BEGIN

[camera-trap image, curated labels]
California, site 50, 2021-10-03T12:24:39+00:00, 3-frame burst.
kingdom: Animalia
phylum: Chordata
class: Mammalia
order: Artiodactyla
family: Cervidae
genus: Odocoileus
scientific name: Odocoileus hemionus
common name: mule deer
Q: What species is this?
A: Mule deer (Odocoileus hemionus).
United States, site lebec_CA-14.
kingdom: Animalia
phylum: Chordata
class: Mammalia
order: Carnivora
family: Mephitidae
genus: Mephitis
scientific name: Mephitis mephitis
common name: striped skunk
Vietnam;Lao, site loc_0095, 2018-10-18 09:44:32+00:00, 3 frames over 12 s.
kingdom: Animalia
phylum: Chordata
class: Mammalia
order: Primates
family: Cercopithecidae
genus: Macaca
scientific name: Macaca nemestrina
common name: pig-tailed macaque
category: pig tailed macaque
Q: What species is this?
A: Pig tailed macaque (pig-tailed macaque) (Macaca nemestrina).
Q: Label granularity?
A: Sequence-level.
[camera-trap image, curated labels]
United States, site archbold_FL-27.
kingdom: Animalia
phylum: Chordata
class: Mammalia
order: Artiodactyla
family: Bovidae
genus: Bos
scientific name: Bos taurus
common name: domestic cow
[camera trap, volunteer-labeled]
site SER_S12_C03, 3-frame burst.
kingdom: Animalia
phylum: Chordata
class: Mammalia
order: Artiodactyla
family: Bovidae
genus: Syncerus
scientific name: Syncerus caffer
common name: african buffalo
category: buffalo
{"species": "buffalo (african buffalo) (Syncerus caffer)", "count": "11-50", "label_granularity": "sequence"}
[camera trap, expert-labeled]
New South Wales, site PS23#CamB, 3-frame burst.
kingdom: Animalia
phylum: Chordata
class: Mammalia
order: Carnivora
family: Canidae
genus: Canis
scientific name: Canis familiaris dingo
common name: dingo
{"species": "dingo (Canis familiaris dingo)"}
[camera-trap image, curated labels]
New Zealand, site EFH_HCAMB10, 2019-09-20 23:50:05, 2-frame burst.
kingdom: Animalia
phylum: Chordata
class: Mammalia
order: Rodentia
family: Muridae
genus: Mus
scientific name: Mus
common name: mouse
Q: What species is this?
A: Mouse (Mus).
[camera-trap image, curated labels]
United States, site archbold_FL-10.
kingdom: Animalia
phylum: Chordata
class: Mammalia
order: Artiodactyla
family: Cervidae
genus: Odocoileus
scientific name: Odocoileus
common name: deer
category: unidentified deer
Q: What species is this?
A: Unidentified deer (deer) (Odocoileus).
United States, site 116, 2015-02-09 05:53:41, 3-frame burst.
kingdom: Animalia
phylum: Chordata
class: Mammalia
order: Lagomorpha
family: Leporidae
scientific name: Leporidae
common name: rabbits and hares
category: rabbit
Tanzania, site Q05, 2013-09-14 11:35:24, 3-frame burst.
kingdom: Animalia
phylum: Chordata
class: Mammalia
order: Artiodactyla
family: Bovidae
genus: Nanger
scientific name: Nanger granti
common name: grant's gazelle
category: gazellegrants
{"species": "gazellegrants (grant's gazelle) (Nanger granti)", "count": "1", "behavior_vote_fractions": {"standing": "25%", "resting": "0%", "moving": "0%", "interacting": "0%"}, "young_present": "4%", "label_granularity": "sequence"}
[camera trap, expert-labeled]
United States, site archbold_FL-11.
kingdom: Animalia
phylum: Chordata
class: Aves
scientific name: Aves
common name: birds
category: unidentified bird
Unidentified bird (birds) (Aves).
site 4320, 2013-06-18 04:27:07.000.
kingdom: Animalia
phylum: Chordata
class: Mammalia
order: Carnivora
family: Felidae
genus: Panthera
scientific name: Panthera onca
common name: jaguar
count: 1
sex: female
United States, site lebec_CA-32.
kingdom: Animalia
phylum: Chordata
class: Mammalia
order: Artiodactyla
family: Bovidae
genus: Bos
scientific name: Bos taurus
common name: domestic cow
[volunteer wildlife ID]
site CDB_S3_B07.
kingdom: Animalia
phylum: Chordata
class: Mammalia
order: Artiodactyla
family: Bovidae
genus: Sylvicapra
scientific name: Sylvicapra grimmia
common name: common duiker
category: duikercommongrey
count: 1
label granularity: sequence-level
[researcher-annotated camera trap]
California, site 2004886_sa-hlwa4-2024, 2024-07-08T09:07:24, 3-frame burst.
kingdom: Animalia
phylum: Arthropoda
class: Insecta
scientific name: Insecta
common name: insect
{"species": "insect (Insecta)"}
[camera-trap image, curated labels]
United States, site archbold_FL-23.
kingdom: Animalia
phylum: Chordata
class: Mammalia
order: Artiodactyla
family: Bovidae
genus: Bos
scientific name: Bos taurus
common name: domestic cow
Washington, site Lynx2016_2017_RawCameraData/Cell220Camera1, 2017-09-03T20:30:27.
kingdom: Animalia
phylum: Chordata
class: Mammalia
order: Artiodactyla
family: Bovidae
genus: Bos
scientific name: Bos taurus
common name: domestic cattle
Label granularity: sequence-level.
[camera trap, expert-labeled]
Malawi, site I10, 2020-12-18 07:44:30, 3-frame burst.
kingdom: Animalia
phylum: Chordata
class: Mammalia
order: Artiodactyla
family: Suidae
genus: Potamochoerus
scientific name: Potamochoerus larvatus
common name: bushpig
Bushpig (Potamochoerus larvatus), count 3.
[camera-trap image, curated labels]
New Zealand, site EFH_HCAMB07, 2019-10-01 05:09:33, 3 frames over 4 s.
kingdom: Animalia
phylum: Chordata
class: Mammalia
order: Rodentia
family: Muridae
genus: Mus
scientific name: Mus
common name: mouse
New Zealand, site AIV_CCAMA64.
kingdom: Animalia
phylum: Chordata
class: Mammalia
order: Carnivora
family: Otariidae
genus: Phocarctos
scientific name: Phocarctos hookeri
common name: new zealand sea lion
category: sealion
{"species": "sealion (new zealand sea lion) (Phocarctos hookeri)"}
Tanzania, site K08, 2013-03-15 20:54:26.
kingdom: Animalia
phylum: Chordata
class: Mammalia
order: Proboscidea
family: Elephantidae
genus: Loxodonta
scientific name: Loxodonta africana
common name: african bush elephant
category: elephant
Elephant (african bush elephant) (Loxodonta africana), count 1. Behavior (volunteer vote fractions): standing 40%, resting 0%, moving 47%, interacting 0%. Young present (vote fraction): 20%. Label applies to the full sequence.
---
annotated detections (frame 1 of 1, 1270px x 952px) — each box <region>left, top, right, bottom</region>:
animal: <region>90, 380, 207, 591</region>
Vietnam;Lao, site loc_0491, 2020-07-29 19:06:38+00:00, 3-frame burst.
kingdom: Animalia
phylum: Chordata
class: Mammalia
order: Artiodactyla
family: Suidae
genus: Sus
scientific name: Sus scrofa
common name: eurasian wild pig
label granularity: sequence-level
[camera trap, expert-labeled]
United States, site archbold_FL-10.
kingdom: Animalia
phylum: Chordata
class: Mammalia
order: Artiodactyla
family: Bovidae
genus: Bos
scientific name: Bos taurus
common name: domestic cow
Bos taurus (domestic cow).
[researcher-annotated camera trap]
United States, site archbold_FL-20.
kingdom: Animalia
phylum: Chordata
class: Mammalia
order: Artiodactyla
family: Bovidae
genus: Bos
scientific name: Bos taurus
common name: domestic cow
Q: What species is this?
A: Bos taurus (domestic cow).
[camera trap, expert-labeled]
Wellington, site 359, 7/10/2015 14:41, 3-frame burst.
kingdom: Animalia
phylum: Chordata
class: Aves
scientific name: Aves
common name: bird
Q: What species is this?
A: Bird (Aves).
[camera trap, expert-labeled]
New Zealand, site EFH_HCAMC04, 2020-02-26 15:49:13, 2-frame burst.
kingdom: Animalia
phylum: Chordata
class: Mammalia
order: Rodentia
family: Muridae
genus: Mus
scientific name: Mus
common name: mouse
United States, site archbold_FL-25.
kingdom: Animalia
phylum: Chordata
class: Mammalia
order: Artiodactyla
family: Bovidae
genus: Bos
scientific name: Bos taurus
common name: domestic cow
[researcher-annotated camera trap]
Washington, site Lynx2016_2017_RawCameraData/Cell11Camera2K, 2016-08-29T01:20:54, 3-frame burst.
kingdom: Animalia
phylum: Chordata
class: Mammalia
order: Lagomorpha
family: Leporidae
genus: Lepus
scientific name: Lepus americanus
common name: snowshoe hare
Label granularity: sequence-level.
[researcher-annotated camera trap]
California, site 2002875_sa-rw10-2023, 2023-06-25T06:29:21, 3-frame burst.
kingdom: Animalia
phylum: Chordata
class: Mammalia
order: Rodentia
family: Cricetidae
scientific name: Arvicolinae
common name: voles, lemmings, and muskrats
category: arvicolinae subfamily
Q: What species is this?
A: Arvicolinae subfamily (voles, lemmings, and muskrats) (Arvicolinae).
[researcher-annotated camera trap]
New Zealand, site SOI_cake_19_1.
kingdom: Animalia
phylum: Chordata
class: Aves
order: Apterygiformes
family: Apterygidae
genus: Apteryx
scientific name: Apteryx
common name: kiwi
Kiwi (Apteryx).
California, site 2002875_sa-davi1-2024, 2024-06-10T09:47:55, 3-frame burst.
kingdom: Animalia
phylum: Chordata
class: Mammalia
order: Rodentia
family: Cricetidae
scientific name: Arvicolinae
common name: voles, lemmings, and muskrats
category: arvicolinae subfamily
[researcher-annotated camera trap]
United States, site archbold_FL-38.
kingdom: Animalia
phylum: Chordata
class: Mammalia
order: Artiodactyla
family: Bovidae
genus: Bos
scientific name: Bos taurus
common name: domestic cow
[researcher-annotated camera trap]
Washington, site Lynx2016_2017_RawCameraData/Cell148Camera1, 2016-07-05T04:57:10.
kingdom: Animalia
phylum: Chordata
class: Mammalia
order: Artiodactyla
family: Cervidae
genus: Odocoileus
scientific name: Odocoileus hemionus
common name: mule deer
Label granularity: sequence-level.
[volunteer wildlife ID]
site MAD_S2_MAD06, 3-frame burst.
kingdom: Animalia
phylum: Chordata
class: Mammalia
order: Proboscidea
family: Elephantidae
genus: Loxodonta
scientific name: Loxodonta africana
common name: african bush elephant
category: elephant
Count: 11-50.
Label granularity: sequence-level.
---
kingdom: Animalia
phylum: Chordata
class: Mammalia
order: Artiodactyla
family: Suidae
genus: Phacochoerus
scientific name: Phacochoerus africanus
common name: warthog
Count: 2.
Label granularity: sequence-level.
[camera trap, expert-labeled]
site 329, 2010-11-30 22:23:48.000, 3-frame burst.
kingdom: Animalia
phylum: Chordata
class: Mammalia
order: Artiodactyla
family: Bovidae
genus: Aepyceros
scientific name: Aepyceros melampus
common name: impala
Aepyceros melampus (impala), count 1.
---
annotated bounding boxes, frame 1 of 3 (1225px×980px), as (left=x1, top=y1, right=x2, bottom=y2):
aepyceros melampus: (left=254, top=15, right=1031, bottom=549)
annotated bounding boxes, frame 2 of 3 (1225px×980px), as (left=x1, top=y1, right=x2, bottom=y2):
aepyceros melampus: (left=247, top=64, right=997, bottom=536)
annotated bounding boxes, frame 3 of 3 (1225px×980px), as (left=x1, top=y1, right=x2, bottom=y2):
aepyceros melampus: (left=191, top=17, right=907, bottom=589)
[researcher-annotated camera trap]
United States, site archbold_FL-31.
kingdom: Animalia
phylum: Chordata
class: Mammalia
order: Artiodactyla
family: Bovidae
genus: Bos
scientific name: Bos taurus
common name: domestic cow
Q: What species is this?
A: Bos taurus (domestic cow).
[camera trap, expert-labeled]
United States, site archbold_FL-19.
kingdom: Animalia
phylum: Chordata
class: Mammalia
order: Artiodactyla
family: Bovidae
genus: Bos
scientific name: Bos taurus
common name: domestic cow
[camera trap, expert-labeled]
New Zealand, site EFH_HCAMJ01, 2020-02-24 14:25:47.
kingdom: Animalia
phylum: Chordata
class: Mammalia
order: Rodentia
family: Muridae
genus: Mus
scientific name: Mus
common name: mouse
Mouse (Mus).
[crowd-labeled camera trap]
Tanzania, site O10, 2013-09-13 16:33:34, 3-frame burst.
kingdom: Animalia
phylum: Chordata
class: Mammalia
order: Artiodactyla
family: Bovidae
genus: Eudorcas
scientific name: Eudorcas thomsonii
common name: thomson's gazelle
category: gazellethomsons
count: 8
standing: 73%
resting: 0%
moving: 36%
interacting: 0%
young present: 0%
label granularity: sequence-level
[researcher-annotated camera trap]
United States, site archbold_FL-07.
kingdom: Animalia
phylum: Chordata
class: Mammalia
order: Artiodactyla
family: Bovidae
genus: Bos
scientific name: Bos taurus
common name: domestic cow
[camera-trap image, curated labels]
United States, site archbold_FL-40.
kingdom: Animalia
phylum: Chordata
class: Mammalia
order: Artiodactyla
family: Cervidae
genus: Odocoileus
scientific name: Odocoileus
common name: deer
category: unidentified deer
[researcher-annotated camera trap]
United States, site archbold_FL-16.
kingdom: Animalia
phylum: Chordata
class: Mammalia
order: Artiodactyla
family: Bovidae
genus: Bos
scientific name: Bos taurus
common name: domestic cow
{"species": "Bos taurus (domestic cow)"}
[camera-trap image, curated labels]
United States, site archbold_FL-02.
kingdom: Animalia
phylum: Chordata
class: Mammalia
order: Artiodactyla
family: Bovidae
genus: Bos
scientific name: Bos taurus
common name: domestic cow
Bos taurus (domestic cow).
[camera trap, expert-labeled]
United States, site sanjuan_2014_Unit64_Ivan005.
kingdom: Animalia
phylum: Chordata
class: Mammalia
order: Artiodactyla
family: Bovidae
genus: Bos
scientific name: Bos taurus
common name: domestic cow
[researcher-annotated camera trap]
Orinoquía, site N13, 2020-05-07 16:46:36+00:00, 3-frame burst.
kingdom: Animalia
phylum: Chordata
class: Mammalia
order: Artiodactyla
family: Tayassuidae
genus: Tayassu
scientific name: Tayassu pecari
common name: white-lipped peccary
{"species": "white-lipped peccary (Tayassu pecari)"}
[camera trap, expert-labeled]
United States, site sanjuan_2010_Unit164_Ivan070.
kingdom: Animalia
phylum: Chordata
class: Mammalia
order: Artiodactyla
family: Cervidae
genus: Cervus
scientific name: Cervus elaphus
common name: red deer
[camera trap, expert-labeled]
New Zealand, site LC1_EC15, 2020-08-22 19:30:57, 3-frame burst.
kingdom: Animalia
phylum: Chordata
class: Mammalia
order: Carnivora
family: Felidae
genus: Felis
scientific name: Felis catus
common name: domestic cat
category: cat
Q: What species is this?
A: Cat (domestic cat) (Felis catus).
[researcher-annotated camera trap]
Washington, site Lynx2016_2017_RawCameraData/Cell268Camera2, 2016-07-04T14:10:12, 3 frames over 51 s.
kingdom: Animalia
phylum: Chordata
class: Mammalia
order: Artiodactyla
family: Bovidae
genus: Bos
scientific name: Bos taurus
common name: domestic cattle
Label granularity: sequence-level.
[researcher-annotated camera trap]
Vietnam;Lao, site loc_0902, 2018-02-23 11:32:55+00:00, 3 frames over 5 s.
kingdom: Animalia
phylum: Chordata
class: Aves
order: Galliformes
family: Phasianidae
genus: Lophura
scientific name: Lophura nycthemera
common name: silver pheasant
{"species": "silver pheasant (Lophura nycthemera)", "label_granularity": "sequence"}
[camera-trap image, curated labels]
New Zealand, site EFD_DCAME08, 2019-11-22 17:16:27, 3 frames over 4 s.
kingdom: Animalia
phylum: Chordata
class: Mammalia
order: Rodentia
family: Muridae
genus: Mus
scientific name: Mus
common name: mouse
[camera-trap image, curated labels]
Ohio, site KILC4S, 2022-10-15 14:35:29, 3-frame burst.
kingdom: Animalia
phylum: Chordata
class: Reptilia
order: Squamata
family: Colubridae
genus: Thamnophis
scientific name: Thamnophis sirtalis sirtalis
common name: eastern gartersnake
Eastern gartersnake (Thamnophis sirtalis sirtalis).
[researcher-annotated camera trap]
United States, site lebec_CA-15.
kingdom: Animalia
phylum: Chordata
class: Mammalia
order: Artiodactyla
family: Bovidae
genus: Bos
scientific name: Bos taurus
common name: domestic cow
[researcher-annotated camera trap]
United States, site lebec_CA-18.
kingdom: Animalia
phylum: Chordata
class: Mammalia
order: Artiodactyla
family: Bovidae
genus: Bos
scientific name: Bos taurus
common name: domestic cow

END

■ What you are asked to do:
Give back exactly the lines of the listing, starting with the first and ending with the one bearing "United States, site archbold_FL-27.". Add no other lines.

■ Response to the exercise:
[camera-trap image, curated labels]
California, site 50, 2021-10-03T12:24:39+00:00, 3-frame burst.
kingdom: Animalia
phylum: Chordata
class: Mammalia
order: Artiodactyla
family: Cervidae
genus: Odocoileus
scientific name: Odocoileus hemionus
common name: mule deer
Q: What species is this?
A: Mule deer (Odocoileus hemionus).
United States, site lebec_CA-14.
kingdom: Animalia
phylum: Chordata
class: Mammalia
order: Carnivora
family: Mephitidae
genus: Mephitis
scientific name: Mephitis mephitis
common name: striped skunk
Vietnam;Lao, site loc_0095, 2018-10-18 09:44:32+00:00, 3 frames over 12 s.
kingdom: Animalia
phylum: Chordata
class: Mammalia
order: Primates
family: Cercopithecidae
genus: Macaca
scientific name: Macaca nemestrina
common name: pig-tailed macaque
category: pig tailed macaque
Q: What species is this?
A: Pig tailed macaque (pig-tailed macaque) (Macaca nemestrina).
Q: Label granularity?
A: Sequence-level.
[camera-trap image, curated labels]
United States, site archbold_FL-27.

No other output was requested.